__Given instruction__
From the dRAID self-healing fix description, extract the passage from "Description" to "handled by vdev_raidz_read_all()", copying it word for word.

__Provided passage__
HomeFreeBSD

Fix dRAID self-healing short columns

Description

Fix dRAID self-healing short columns

When dRAID performs a normal read operation only the data columns
in the raid map are read from disk. This is enough information to
calculate the checksum, verify it, and return the needed data to the
application. It's only in the event of a checksum failure that the
additional parity and any empty columns must be read since they are
required for parity reconstruction.

Reading these additional columns is handled by vdev_raidz_read_all()
which calls vdev_draid_map_alloc_empty() to expand the raid_map_t
and submit IOs for the missing columns. This all works correctly,
but it fails to account for any "short" columns. These are data
columns which are padded with a empty skip sector at the end.
Since that empty sector is not needed for a normal read it's not
read when columns is first read from disk. However, like the parity
and empty columns the skip sector is needed to perform reconstruction.

The fix is to mark any "short" columns as never being read by clearing
the rc_tried flag when expanding the raid_map_t. This will cause
the entire column to re-read from disk in the event of a checksum
failure allowing the self-healing functionality to repair the block.

Note that this only effects the self-healing feature because when
scrubbing a pool the parity, data, and empty columns are all read
initially to verify their contents. Furthermore, only blocks which
contain "short" columns would be effected, and only when the memory
backing the skip sector wasn't already zeroed out.

[Items from a data source]
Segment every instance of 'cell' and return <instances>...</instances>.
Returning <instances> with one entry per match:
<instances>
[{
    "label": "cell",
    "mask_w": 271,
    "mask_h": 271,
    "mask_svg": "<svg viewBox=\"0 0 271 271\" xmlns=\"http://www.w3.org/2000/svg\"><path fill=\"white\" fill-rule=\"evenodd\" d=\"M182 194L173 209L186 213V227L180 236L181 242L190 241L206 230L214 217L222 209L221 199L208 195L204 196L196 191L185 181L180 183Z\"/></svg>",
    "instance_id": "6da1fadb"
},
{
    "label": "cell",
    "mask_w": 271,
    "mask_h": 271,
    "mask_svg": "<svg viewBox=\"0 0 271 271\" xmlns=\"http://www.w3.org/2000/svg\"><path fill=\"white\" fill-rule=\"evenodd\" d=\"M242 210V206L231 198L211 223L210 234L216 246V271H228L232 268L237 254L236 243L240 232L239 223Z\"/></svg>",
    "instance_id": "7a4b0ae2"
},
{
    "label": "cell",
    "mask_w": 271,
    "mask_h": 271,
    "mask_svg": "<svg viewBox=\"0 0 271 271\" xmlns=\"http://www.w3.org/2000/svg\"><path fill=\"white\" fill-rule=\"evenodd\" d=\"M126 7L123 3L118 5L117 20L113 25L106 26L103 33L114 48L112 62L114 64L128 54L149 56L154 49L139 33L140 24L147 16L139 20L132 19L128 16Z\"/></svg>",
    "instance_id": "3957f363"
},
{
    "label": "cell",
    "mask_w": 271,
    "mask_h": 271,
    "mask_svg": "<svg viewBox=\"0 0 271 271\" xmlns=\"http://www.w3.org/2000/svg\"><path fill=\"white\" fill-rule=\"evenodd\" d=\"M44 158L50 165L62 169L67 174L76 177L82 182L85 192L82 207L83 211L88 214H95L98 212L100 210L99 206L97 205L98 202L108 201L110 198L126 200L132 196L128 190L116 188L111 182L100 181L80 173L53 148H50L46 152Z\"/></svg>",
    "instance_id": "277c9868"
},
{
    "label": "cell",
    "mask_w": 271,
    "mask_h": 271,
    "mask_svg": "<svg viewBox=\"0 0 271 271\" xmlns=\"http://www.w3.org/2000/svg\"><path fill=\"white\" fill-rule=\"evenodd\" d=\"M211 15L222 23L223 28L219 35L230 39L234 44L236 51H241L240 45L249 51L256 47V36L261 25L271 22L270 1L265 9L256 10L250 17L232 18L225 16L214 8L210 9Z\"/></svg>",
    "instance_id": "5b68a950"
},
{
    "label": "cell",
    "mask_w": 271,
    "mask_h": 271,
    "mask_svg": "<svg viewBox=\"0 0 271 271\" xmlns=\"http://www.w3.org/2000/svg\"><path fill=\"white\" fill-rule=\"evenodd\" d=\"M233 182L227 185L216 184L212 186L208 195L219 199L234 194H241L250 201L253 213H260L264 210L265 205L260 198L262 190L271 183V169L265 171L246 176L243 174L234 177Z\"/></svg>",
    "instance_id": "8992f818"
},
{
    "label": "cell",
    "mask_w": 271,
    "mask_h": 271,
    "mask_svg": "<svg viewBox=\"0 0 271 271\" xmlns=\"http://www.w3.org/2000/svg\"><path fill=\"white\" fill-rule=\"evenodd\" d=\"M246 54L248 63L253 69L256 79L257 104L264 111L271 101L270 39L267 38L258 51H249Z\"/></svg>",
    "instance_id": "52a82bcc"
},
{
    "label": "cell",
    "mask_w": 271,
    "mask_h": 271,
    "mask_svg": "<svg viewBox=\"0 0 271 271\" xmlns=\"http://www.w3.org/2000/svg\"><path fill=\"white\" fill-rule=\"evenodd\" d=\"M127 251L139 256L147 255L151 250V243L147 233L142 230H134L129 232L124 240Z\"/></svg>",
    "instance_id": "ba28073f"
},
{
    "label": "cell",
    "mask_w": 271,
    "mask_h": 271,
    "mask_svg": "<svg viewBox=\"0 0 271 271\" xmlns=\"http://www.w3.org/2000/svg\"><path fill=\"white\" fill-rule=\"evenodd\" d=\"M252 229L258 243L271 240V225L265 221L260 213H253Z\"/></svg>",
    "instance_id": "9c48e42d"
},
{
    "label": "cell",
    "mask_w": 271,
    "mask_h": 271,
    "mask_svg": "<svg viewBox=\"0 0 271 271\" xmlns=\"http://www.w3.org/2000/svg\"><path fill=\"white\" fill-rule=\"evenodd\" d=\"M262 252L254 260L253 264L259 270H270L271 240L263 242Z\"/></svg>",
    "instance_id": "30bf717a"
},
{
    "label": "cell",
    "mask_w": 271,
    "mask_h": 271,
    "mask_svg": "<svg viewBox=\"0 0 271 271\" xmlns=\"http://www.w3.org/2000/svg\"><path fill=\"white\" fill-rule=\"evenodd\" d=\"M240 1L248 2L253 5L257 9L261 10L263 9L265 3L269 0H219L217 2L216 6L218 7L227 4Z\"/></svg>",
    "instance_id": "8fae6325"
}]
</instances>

__Result__
Description

Fix dRAID self-healing short columns

When dRAID performs a normal read operation only the data columns
in the raid map are read from disk. This is enough information to
calculate the checksum, verify it, and return the needed data to the
application. It's only in the event of a checksum failure that the
additional parity and any empty columns must be read since they are
required for parity reconstruction.

Reading these additional columns is handled by vdev_raidz_read_all()